● **What to do**:
Return all of the records below word for word, leaving out the pictures.

(Source data)
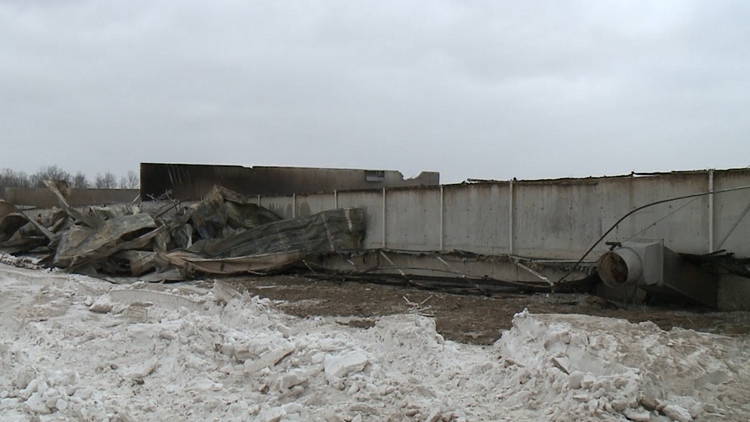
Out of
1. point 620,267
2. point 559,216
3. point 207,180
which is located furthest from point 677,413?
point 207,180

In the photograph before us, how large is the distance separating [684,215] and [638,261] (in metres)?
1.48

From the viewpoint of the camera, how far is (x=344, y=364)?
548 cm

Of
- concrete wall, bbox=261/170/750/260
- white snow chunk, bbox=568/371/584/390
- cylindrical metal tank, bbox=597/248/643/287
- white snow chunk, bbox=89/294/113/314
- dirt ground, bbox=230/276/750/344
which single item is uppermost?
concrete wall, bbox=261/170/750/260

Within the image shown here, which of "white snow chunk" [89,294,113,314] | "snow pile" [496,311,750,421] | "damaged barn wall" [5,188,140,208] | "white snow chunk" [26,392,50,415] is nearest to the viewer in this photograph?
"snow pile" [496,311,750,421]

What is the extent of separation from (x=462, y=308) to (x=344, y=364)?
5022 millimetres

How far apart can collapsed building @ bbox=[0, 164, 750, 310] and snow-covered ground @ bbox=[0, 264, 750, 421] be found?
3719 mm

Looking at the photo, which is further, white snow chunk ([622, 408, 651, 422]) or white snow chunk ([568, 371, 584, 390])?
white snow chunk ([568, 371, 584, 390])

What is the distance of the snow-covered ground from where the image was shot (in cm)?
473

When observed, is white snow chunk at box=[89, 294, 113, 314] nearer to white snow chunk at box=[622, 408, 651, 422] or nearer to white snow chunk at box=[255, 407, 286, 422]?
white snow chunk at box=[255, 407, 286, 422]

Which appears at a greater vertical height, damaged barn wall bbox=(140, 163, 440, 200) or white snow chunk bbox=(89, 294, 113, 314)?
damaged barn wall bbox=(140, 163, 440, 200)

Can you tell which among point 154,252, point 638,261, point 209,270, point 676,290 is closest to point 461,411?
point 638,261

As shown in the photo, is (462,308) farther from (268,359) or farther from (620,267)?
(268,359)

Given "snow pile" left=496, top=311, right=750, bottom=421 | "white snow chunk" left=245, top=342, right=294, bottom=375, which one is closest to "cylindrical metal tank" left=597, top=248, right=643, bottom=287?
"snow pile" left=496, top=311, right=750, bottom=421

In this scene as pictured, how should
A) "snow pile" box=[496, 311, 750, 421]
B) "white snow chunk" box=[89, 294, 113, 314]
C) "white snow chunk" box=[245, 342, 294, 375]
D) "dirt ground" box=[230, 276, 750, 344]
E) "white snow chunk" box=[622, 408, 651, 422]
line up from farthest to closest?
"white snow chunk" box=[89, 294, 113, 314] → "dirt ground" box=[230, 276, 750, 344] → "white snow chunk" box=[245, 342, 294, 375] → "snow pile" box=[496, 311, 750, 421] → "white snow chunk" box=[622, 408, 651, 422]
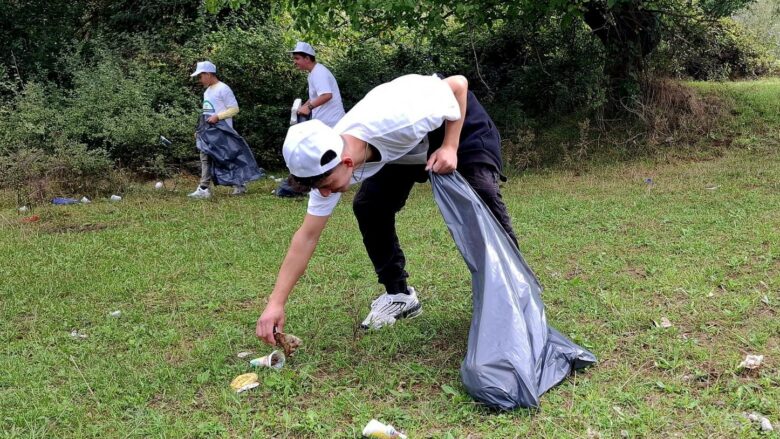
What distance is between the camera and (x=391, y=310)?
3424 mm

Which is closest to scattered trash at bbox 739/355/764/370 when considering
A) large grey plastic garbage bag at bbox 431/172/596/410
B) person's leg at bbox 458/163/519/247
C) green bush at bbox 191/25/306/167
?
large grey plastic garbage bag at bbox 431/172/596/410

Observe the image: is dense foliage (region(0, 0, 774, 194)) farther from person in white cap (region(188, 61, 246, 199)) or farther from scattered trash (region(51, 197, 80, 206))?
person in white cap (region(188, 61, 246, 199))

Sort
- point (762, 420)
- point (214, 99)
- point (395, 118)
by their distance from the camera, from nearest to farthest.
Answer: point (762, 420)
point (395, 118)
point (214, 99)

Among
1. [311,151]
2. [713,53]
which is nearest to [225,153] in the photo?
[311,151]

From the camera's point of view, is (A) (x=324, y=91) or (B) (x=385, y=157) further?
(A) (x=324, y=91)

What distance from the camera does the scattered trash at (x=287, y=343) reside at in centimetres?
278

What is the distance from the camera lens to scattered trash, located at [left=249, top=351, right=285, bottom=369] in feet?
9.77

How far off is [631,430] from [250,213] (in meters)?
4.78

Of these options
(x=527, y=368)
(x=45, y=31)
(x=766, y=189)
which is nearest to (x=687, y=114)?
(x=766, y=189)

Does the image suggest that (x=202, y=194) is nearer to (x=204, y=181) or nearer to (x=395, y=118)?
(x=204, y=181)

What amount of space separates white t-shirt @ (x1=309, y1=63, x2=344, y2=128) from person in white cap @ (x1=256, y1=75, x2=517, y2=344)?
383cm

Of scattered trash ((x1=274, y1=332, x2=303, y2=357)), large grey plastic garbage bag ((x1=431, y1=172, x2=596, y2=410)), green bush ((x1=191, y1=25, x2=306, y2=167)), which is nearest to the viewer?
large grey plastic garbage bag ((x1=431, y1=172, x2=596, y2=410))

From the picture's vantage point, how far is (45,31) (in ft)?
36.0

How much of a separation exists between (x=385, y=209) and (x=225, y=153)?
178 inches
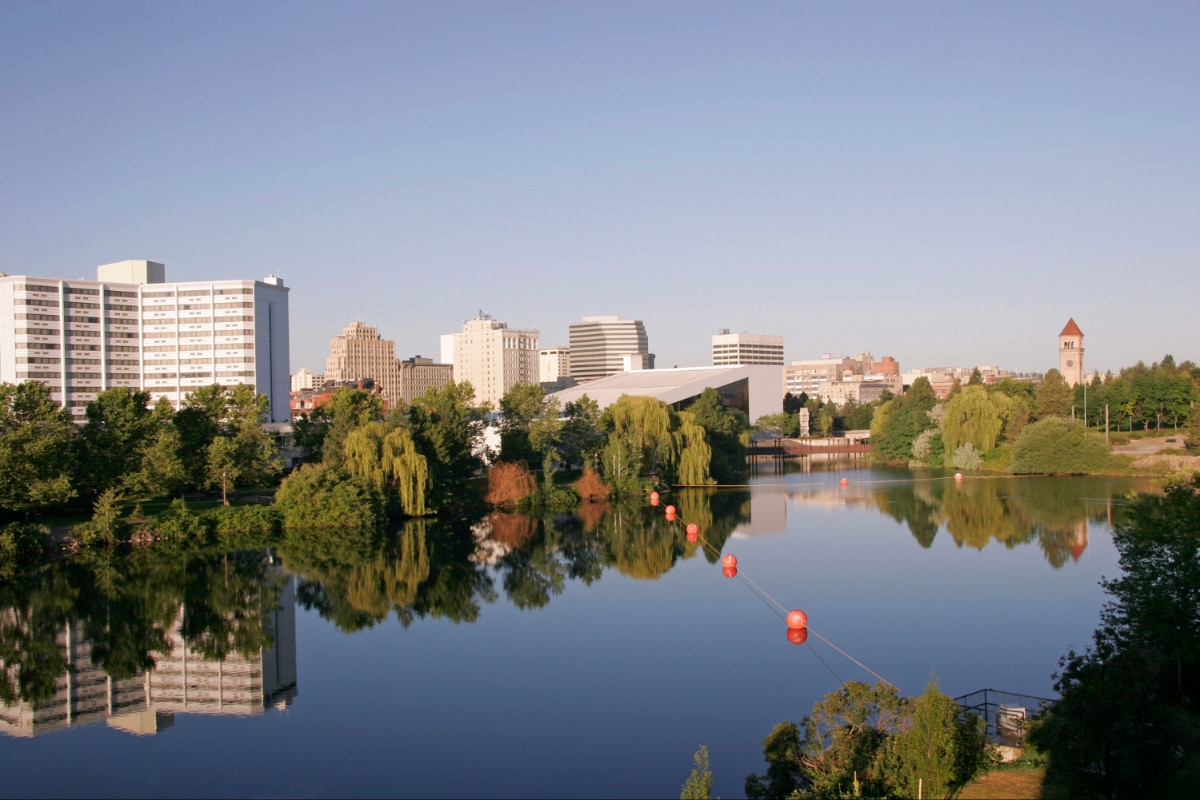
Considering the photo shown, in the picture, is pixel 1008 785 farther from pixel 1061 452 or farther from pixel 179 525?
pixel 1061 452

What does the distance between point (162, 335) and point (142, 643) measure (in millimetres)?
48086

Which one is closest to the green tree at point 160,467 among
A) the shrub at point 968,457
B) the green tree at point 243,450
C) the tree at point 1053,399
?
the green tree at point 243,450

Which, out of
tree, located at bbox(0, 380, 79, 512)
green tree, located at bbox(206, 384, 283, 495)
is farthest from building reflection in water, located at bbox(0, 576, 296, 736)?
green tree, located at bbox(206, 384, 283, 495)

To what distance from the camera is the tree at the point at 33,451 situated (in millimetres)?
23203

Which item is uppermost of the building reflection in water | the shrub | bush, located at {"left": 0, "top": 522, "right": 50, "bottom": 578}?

● **Exercise response**:
Out of
1. point 620,267
2. point 559,216
3. point 207,180
which is located furthest from point 677,413?
point 207,180

In the photograph before us, how large is the distance separating [684,215] and [638,261] (in metres)?
1.48

From the viewpoint of the camera, how far is (x=344, y=364)?
548 cm

Of
- concrete wall, bbox=261/170/750/260
- white snow chunk, bbox=568/371/584/390
- cylindrical metal tank, bbox=597/248/643/287
- white snow chunk, bbox=89/294/113/314
- dirt ground, bbox=230/276/750/344
which single item is uppermost?
concrete wall, bbox=261/170/750/260

Within the image shown here, which of "white snow chunk" [89,294,113,314] | "snow pile" [496,311,750,421] | "damaged barn wall" [5,188,140,208] | "white snow chunk" [26,392,50,415] is nearest to the viewer in this photograph?
"snow pile" [496,311,750,421]

What is the extent of separation from (x=462, y=308) to (x=344, y=364)?
5022 millimetres

How far apart can collapsed building @ bbox=[0, 164, 750, 310] and snow-covered ground @ bbox=[0, 264, 750, 421] be found?
3719 mm

Looking at the photo, which is further, white snow chunk ([622, 408, 651, 422]) or white snow chunk ([568, 371, 584, 390])?
white snow chunk ([568, 371, 584, 390])

What is the distance of the snow-covered ground from where the image was shot (in cm)?
473

When observed, is white snow chunk at box=[89, 294, 113, 314] nearer to white snow chunk at box=[622, 408, 651, 422] or nearer to white snow chunk at box=[255, 407, 286, 422]?
white snow chunk at box=[255, 407, 286, 422]

Which appears at a greater vertical height, damaged barn wall bbox=(140, 163, 440, 200) or white snow chunk bbox=(89, 294, 113, 314)?
damaged barn wall bbox=(140, 163, 440, 200)

Can you tell which among point 154,252, point 638,261, point 209,270, point 676,290 is closest to point 461,411?
point 638,261

As shown in the photo, is (462,308) farther from (268,359) or farther from (620,267)?
(268,359)

Given "snow pile" left=496, top=311, right=750, bottom=421 | "white snow chunk" left=245, top=342, right=294, bottom=375, which one is closest to "cylindrical metal tank" left=597, top=248, right=643, bottom=287?
"snow pile" left=496, top=311, right=750, bottom=421

In this scene as pictured, how should
A) "snow pile" box=[496, 311, 750, 421]
B) "white snow chunk" box=[89, 294, 113, 314]
C) "white snow chunk" box=[245, 342, 294, 375]
D) "dirt ground" box=[230, 276, 750, 344]
E) "white snow chunk" box=[622, 408, 651, 422]
line up from farthest to closest?
"white snow chunk" box=[89, 294, 113, 314] → "dirt ground" box=[230, 276, 750, 344] → "white snow chunk" box=[245, 342, 294, 375] → "snow pile" box=[496, 311, 750, 421] → "white snow chunk" box=[622, 408, 651, 422]
What distance is between the camera and (x=391, y=310)?
3424 mm

Which is closest to scattered trash at bbox 739/355/764/370 when considering
A) large grey plastic garbage bag at bbox 431/172/596/410
B) person's leg at bbox 458/163/519/247
C) green bush at bbox 191/25/306/167
?
large grey plastic garbage bag at bbox 431/172/596/410

Observe the image: is dense foliage (region(0, 0, 774, 194)) farther from person in white cap (region(188, 61, 246, 199)) or farther from scattered trash (region(51, 197, 80, 206))?
person in white cap (region(188, 61, 246, 199))

Sort
- point (762, 420)
- point (214, 99)
- point (395, 118)
by their distance from the camera, from nearest to farthest.
Answer: point (762, 420)
point (395, 118)
point (214, 99)

Among
1. [311,151]
2. [713,53]
which is nearest to [225,153] in the photo?
[311,151]

From the camera's point of view, is (A) (x=324, y=91) or (B) (x=385, y=157) further?
(A) (x=324, y=91)

What distance from the camera does the scattered trash at (x=287, y=343) reside at in centimetres?
278

What is the distance from the camera lens to scattered trash, located at [left=249, top=351, right=285, bottom=369] in feet?
9.77

How far off is [631,430] from [250,213] (in meters)?
4.78

Of these options
(x=527, y=368)
(x=45, y=31)
(x=766, y=189)
which is nearest to (x=687, y=114)?
(x=766, y=189)

Does the image suggest that (x=202, y=194) is nearer to (x=204, y=181) or nearer to (x=395, y=118)?
(x=204, y=181)

What amount of space separates white t-shirt @ (x1=309, y1=63, x2=344, y2=128) from person in white cap @ (x1=256, y1=75, x2=517, y2=344)?
383cm

Of scattered trash ((x1=274, y1=332, x2=303, y2=357)), large grey plastic garbage bag ((x1=431, y1=172, x2=596, y2=410)), green bush ((x1=191, y1=25, x2=306, y2=167)), which is nearest to the viewer?
large grey plastic garbage bag ((x1=431, y1=172, x2=596, y2=410))

From the picture's vantage point, how far is (45,31) (in ft)?
36.0

How much of a separation exists between (x=385, y=209) and (x=225, y=153)?
178 inches
Considering the photo shown, in the picture, is pixel 1008 785 farther from pixel 1061 452 or farther from pixel 179 525?
pixel 1061 452

What does the distance between point (162, 335) and point (142, 643) measure (in millimetres)?
48086

Which one is closest to the green tree at point 160,467 among
A) the shrub at point 968,457
B) the green tree at point 243,450
C) the tree at point 1053,399
?
the green tree at point 243,450

Which, out of
tree, located at bbox(0, 380, 79, 512)
green tree, located at bbox(206, 384, 283, 495)
is farthest from building reflection in water, located at bbox(0, 576, 296, 736)?
green tree, located at bbox(206, 384, 283, 495)

To what distance from the camera is the tree at the point at 33,451 situated (in millimetres)?
23203

Which item is uppermost of the building reflection in water | the shrub | bush, located at {"left": 0, "top": 522, "right": 50, "bottom": 578}?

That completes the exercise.